# Realtime-Data-Analytics-Using-Spark
**Repository Path**: email4reg/Realtime-Data-Analytics-Using-Spark
## Basic Information
- **Project Name**: Realtime-Data-Analytics-Using-Spark
- **Description**: Realtime social media data analytics with Apache Spark, Python, Kafka, Pandas, etc
- **Primary Language**: Unknown
- **License**: Not specified
- **Default Branch**: master
- **Homepage**: None
- **GVP Project**: No
## Statistics
- **Stars**: 1
- **Forks**: 0
- **Created**: 2020-02-16
- **Last Updated**: 2020-12-18
## Categories & Tags
**Categories**: Uncategorized
**Tags**: None
## README
# Realtime Data Analytics Using Apache Spark
Realtime social media data analytics with Apache Spark, Python, Kafka, Pandas, etc
### Description
Project uses Apache Spark functionalities (SparkSQL, Spark Streaming, MLib) to build machine learning models (Batch Processing-Slow) and then apply the model with (Spark Streaming-Fast) to predict new output.
### Data MashUp
We utilize historical and streaming data from different social media networks through network provided APIs.
* Twitter - https://apps.twitter.com/
* MeetUp - https://secure.meetup.com/meetup_api
* GitHub - [Guides : https://developer.github.com/v3/, API Calls: https://api.github.com/, API Keys : https://github.com/settings/developers, Tokens : https://github.com/settings/tokens
### Tools
* DataBricks Community Edition
* Anaconda Python 2.7 Distro (Pandas, etc)
* Apache Spark (SparkSQL, Spark Streaming, Spark MLib, GraphX)

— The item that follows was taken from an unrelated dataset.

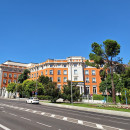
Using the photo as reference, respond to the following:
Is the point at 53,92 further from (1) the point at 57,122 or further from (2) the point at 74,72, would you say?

* Apache Kafka (Realtime distributed message passing tool)
* Persistent Data Store (RDMBS:MySQL, Columnar:CSV, Casandra, Document:MongoDB)
### Required Libraries
> pip install Twitter
> pip install PyGithub
> pip install
### Associated Project - R3levancy!
> Discovering what everyone is whispering about on social media. Fantastic tool to discover what's really trending across social media and hot topics discovery.
- [x] Delivering REALTIME news, events, alerts tailored to users needs and interest.
- [x] Search Twitter, Facebook, Google+ for keywords.
- [x] Batch process with Spark
- [x] Present on web pages, send alerts and push to users.